_WHAT YOU WILL DO:_ Locate every line in the material below that contains the word "between", and copy each of those lines.

_EXERCISE DATA:_
┄┄┄┄┄┄┄┄┄┄

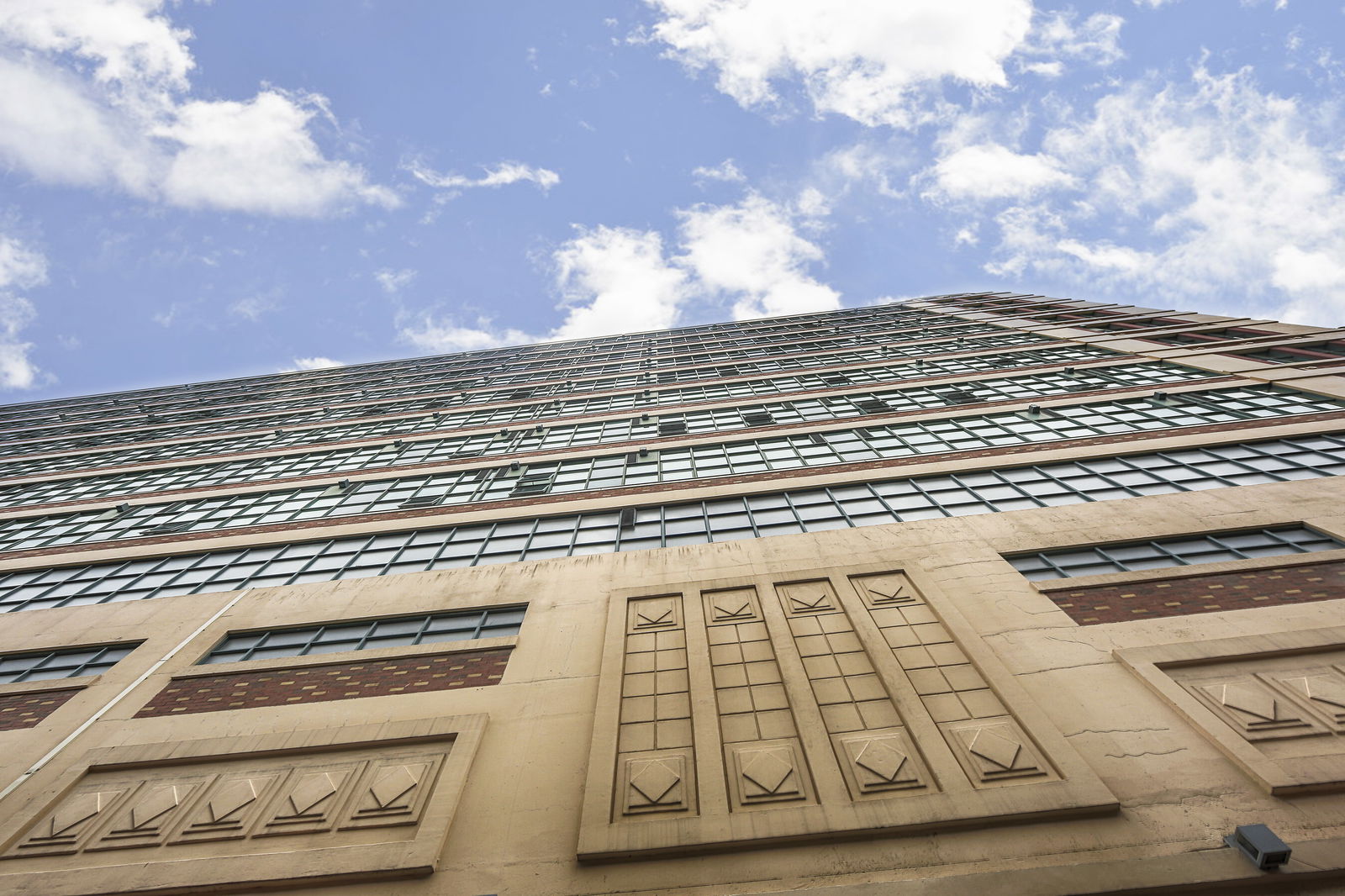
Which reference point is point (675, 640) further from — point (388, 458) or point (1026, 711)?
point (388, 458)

┄┄┄┄┄┄┄┄┄┄

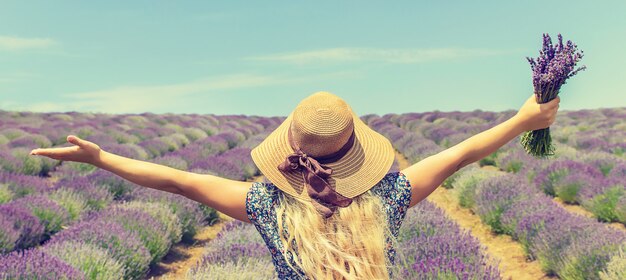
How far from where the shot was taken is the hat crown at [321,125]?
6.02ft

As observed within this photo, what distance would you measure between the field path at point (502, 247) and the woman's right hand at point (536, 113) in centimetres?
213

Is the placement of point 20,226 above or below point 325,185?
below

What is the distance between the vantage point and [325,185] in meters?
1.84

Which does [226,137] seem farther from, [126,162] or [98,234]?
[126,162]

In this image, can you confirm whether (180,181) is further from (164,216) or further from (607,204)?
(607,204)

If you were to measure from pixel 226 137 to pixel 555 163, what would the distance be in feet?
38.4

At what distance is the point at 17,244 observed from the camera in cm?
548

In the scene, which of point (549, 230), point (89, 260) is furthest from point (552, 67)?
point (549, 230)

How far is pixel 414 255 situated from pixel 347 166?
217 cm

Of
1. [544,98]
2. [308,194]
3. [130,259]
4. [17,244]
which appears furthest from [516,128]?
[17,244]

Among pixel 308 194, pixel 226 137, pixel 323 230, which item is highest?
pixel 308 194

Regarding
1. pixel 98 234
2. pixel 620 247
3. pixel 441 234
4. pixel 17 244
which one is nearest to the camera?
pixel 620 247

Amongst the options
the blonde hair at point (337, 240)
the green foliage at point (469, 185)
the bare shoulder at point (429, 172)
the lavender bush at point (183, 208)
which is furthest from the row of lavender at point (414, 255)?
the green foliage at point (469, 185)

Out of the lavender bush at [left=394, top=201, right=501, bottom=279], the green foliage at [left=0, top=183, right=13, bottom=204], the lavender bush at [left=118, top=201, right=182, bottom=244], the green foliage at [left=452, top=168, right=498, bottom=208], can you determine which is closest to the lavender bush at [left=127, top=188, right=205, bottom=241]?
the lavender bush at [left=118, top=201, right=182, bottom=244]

┄┄┄┄┄┄┄┄┄┄

_ANSWER TO THE TASK:_
As observed within this photo, what distance would you measure between the field path at point (502, 247) and the woman's right hand at point (536, 113) in centimetres?
What is the distance between the vantage point and [325,185] in meters?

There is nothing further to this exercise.